• [Task description]: What does the Candida albicans article say, summed up in two sentences?

• [Passage]:
Effects of surface roughness and dimorphism on the adhesion of Candida albicans to the surface of resins: scanning electron microscope analyses of mode and number of adhesions
Article first published online: 14 JUN 2013
© 2013 Wiley Publishing Asia Pty Ltd
Journal of Investigative and Clinical Dentistry
How to Cite
Mayahara, M., Kataoka, R., Arimoto, T., Tamaki, Y., Yamaguchi, N., Watanabe, Y., Yamasaki, Y. and Miyazaki, T. (2013), Effects of surface roughness and dimorphism on the adhesion of Candida albicans to the surface of resins: scanning electron microscope analyses of mode and number of adhesions. Journal of Investigative and Clinical Dentistry. doi: 10.1111/jicd.12055
- Article first published online: 14 JUN 2013
- Manuscript Accepted: 8 APR 2013
- Manuscript Received: 1 MAR 2013
- Research Grant JSPS. Grant Number: 21791831
- Candida albicans ;
- surface roughness;
- yeast adhesion
Candida albicans is a common oral fungus but can cause serious conditions such as Candida stomatitis. We investigated C. albicans adhesion to the surface of denture-base resins at two growth phases.

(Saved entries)

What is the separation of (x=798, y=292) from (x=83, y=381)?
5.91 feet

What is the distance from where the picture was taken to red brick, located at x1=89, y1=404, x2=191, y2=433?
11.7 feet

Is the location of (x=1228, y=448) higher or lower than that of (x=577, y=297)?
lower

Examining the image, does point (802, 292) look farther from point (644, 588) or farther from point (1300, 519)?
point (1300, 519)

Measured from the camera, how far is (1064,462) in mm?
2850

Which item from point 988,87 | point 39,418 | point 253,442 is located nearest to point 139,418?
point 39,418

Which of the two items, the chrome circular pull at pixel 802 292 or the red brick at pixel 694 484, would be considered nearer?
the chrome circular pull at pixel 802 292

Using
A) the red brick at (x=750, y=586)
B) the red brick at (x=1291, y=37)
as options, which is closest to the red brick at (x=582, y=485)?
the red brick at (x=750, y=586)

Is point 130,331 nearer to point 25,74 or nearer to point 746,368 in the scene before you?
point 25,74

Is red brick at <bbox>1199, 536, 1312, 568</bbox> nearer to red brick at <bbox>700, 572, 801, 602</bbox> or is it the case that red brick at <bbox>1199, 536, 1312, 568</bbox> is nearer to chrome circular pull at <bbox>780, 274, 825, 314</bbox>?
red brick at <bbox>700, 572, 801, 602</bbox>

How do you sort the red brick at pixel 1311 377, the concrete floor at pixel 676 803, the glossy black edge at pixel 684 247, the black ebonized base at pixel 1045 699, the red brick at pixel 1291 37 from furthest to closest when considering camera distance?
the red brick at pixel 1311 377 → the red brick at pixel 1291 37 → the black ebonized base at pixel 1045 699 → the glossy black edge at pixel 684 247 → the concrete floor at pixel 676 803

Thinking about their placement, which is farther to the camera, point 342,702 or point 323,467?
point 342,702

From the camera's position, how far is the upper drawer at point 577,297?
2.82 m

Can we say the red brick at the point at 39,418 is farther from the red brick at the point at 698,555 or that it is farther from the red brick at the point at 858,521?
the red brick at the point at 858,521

* * *

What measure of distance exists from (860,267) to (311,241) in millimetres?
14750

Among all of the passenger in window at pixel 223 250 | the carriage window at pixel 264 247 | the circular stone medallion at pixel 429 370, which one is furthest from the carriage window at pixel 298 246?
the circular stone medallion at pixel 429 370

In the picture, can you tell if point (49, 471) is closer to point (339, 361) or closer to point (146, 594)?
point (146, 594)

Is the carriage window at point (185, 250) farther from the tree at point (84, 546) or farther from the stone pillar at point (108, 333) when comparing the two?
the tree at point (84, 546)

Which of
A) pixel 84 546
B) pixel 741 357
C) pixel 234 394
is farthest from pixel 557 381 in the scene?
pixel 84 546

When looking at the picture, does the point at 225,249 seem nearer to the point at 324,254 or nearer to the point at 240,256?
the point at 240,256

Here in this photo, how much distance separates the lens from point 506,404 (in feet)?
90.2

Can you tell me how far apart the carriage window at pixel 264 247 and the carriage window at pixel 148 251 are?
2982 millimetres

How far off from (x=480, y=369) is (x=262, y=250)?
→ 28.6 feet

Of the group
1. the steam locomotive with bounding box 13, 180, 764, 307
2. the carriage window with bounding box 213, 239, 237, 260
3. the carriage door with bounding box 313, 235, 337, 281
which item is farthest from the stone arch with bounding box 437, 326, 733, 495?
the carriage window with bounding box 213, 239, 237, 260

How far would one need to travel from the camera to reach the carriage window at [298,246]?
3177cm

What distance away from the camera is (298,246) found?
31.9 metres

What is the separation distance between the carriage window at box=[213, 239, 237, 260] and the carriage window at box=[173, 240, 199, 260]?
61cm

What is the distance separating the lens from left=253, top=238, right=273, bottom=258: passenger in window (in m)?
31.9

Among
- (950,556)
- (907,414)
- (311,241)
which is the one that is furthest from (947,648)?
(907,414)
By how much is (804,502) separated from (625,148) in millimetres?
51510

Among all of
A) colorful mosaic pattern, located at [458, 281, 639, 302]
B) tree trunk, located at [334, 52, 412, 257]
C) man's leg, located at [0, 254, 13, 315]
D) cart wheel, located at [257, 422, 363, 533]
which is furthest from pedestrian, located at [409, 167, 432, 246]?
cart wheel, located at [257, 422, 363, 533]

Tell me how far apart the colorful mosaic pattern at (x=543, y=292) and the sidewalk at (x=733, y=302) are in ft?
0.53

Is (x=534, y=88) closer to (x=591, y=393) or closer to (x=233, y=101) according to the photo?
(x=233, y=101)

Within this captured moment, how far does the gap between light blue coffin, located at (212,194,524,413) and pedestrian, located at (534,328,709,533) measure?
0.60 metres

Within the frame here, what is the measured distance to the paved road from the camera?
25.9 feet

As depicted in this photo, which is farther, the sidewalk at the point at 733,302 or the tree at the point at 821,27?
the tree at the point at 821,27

• [Completed task]: Published online on 14 June 2013 in the Journal of Investigative and Clinical Dentistry, the article examines how surface roughness and dimorphism affect the adhesion of Candida albicans to resin surfaces, using scanning electron microscope analyses of the mode and number of adhesions. It describes C. albicans as a common oral fungus that can cause serious conditions such as Candida stomatitis and reports an investigation of its adhesion to the surface of denture-base resins at two growth phases.